The LRH Foundation is organized as a supporting nonprofit with a single purpose to support the work of its parent organization, Lake Region Healthcare, in accomplishing its mission. The foundation was started back in the 1980s. In its early years, it served primarily to manage gifts made toward health care scholarships. In about 2008, the foundation was called to action in support of funding a new cancer care and research center on the Lake Region Healthcare Fergus Falls campus. Over 10-million dollars was raised for the project and the community response was inspiring. Since that time, the foundation has served as an important source of support for the cancer center in particular, receiving donations from appreciative patients, friends, and families, securing grants, and organizing fundraisers to help meet the needs of patients facing the challenges of cancer treatments. The foundation has played a vital role in supporting our healthcare heroes through the COVID pandemic as well, spearheading the COVID-19 Relief & Response Fund and the Healthcare Hero Appreciation Stations.

New Foundation Leadership

Earlier this year I was hired as the new foundation director to again help raise the bar for philanthropic support of community-based healthcare.

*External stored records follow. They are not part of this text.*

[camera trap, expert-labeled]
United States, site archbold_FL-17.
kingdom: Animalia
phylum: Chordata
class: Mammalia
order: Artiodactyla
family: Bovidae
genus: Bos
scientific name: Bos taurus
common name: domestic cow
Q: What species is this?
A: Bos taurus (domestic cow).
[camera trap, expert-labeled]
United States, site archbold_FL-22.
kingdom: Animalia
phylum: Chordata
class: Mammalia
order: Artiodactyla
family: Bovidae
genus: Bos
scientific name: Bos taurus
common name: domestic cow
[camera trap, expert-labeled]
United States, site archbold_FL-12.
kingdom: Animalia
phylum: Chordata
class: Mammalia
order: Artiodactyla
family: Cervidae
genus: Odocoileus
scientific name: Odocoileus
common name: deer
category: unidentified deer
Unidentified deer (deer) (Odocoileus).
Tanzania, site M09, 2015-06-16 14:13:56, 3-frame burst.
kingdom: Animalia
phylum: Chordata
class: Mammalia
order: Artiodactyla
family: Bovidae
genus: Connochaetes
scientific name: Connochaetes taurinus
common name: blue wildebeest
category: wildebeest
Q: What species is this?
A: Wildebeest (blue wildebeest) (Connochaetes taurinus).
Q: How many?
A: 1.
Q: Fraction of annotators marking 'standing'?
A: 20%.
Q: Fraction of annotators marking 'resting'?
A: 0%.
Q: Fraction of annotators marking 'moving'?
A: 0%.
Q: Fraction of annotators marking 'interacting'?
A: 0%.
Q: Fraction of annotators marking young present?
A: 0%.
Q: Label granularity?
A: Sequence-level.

I’ve been in the role since April and it’s been great to bring my 25 years of experience in the nonprofit sector to LRH (I worked for CentraCare as a development officer and for Alexandria Technical & Community College as the executive director of the foundation). I am a lifelong learner and I have a bachelor’s degree in psychology, a mini MBA in nonprofit management, and I am a certified Gallup Strengths coach. I’m also currently pursuing my master’s degree in organizational leadership.

My work for the foundation is done alongside Laura Gervais, the foundation and volunteer coordinator. We are reinventing many of the foundation’s initiatives to increase support of all kinds at all levels — from estates and planned giving to a monthly giving club called “Champions for Health,” and events like the upcoming “Night to Shine Virtual Gala.”

The Dec. 11 virtual gala event will seek to raise $50,000 for the Healthcare Education Fund to support health care workers in attaining continuing education to earn higher-level certifications and licenses. High-caliber talent is always our aim, and it will take even more intentional effort during this critical time in the health care workforce crisis. As our people learn new skills and develop new competencies, our rural health care systems reduce employee turnover, increase productivity, improve worker satisfaction, and promote staff versatility. Advancing the quality of our care team expertise also enhances the quality of care we are able to provide to you, our community. Plus, even though it’s virtual, the event includes famous American Legion rib dinners for pick up and a live auction with chances to bid on unique experiences. I hope you’ll join us for the gala and investing in community-based health care here at home.